食事を終え、僕は食器を洗っていた。すると、横から声が聞こえた。
「ねえ、京太」
「ん?どうした?」
隣を見ると、イレイザが真剣な表情をしていた。
「あのね……。私、ずっと考えてたんだけど……。やっぱりこのまま黙ってるのは嫌だから、はっきり言うわ……」
「……?」
「あの……、今日は急に攻撃したりしてごめんなさい!」
イレイザは深々と頭を下げた。
「あっ、そのことか……、いや、僕の方こそ、君の気持ちを考えずにあんなことをしてしまったから、謝らないとと思っていたんだ。
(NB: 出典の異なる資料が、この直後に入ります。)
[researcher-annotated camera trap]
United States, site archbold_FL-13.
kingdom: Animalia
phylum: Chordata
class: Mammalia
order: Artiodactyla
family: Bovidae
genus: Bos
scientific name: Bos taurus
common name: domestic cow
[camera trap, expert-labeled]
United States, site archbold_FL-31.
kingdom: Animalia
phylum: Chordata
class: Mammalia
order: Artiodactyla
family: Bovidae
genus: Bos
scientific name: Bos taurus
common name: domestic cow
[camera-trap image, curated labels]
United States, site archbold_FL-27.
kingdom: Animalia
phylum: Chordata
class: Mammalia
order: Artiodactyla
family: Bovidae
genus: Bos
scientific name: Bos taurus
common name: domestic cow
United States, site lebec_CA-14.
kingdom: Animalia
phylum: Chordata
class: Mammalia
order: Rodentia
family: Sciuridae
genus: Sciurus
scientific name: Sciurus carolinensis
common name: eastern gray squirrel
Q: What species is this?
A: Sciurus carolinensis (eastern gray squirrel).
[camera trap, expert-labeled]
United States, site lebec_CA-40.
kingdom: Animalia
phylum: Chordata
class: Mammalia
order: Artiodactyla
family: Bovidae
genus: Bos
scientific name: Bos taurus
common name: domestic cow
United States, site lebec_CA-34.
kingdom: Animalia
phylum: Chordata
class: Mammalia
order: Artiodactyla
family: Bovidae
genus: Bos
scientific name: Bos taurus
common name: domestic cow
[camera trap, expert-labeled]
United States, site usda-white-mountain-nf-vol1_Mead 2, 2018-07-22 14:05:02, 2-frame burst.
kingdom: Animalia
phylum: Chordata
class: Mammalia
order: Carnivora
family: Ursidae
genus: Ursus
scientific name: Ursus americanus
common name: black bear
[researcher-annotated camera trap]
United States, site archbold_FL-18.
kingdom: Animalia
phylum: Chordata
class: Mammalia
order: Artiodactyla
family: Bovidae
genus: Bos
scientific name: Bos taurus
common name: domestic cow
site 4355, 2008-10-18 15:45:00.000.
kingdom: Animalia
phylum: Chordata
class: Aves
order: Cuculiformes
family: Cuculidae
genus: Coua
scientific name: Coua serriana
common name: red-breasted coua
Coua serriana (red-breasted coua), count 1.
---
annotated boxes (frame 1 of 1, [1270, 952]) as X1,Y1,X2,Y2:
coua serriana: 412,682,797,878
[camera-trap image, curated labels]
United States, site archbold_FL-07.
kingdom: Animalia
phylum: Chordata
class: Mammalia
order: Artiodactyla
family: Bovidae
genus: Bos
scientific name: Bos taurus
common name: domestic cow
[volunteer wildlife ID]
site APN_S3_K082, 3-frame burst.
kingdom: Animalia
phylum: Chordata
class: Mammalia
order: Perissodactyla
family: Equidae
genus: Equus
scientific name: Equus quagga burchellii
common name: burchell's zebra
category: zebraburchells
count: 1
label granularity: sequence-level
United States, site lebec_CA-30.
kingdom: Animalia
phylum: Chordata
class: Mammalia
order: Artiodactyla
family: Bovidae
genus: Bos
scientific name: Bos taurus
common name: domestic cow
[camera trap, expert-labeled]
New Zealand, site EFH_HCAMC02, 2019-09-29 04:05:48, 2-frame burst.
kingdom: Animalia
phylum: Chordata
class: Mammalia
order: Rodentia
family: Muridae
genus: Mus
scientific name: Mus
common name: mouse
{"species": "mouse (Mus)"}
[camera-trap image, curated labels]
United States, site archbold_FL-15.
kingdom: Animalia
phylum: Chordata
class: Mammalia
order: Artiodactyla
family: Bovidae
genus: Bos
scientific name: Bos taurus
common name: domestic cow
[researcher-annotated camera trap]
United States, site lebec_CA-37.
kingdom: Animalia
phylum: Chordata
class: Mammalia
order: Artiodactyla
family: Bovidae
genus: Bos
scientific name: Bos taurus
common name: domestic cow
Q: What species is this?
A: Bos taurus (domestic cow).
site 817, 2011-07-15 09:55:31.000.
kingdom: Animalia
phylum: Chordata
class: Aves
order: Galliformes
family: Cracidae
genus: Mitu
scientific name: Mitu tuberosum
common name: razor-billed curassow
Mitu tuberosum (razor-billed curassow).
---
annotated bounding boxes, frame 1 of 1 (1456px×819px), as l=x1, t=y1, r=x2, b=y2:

本当に申し訳なかった。こっちも悪かったよ」
「ううん、元はと言えば私が悪かったの。ごめんね……」
「こちらこそ……。いや、やめよう。お互い様ってことで」
「そうね。でも、どうしても聞いておきたいことがあるの」
「なんだ?」
「私のことは嫌いになった?」
「なるわけないじゃないか!そんなわけないよ」
「そっか……。なら良かった……」
イレイザはほっとしたように笑みを浮かべた。
「僕からも質問させてもらってもいいかい?」
「ええ、どうぞ」
「【夢幻結界】の中では心が折れたら負けって言ってたけど、負けるとどうなるんだ?」
「えっと、肉体的なダメージは一切ないけど、しばらく鬱病になるの」
「それはちょっと怖いな……」
「でも、何か月かしたら自然に回復するから大丈夫だよ」
「ああ、そうなの……」
まあ、それでも怖いけどね。
シルバーは脱衣場に入っていった。風呂に入るのだろう。
イレイザがまた話しかけてきた。
「それで、京太とシルバーは今日はどうするの?泊っていく?」
「ああ、できればそうしたいな、明日、結界から出してもらえると助かる」
「おっけー。了解」
イレイザはピースサインを作って答えた。